Reproduce each record exactly. The pictures should be skipped.

- **Short text fragments from websites**:
##############################
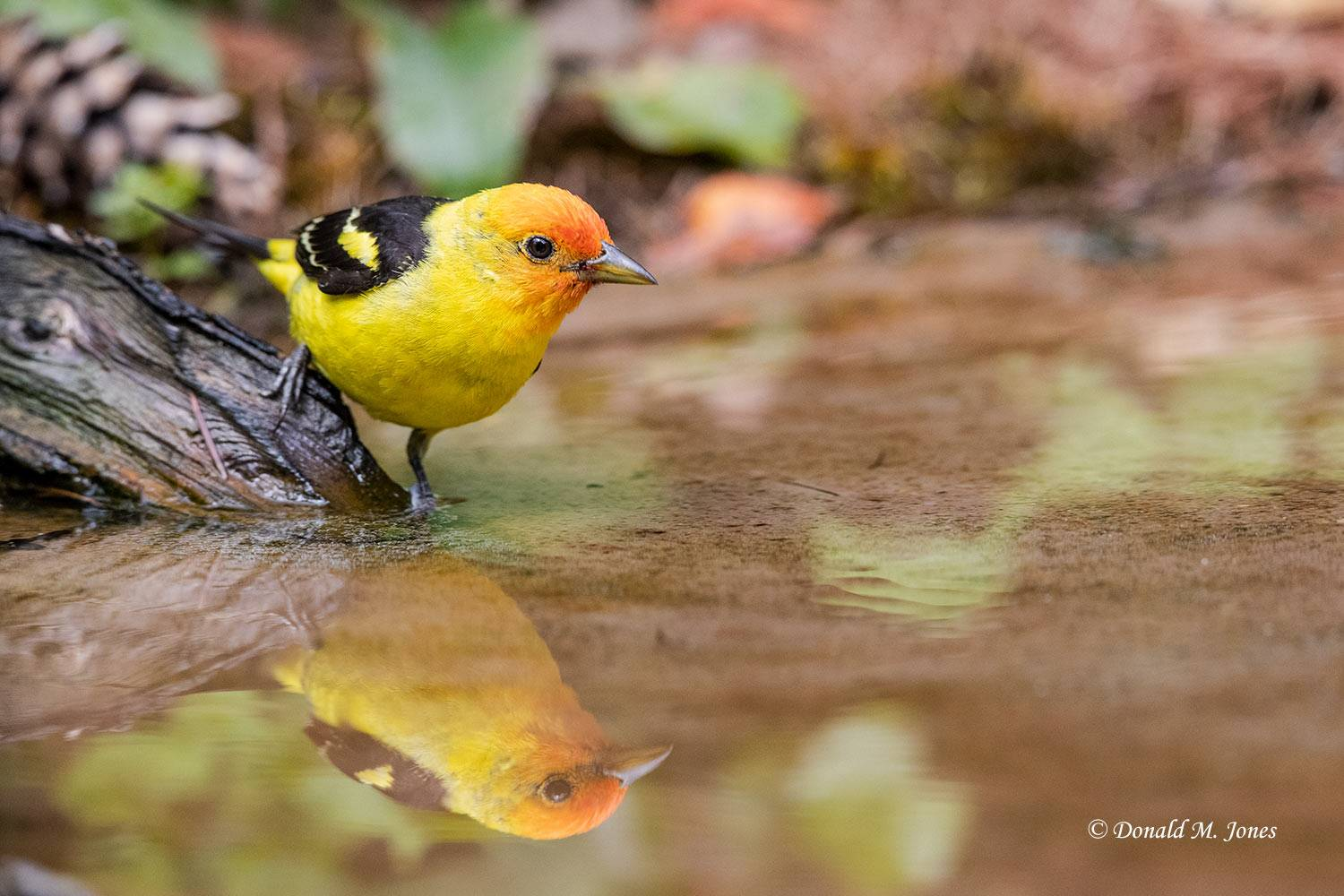Western-Tanager0890D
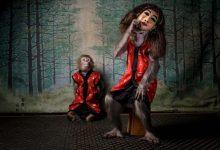 Photo of برندگان عکاس سال حیات وحش اروپا ۲۰۲۰
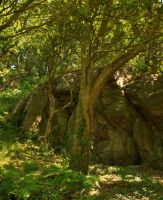 Trees and Rocks by Craukette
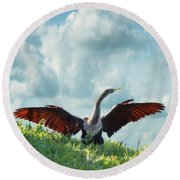 Male American Anhinga  Round Beach Towel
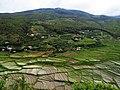 Fertile Paro valley AJT Johnsingh IMG 1049.JPG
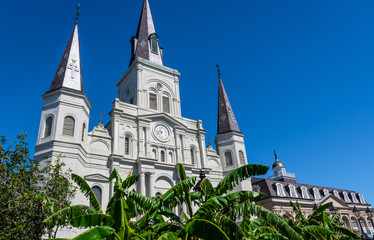 St Louis Cathedral in Jackson Square New Orleans Fotomurales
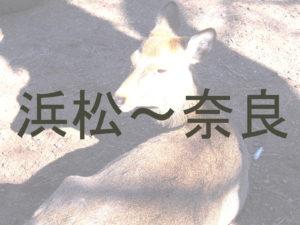 浜松から奈良までの交通アクセスのまとめ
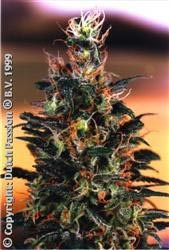 Dutch Passion Seeds Khola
##############################
- **Response area**:
Western-Tanager0890D
 Photo of برندگان عکاس سال حیات وحش اروپا ۲۰۲۰
 Trees and Rocks by Craukette
 Male American Anhinga  Round Beach Towel
 Fertile Paro valley AJT Johnsingh IMG 1049.JPG
 St Louis Cathedral in Jackson Square New Orleans Fotomurales
 浜松から奈良までの交通アクセスのまとめ
 Dutch Passion Seeds Khola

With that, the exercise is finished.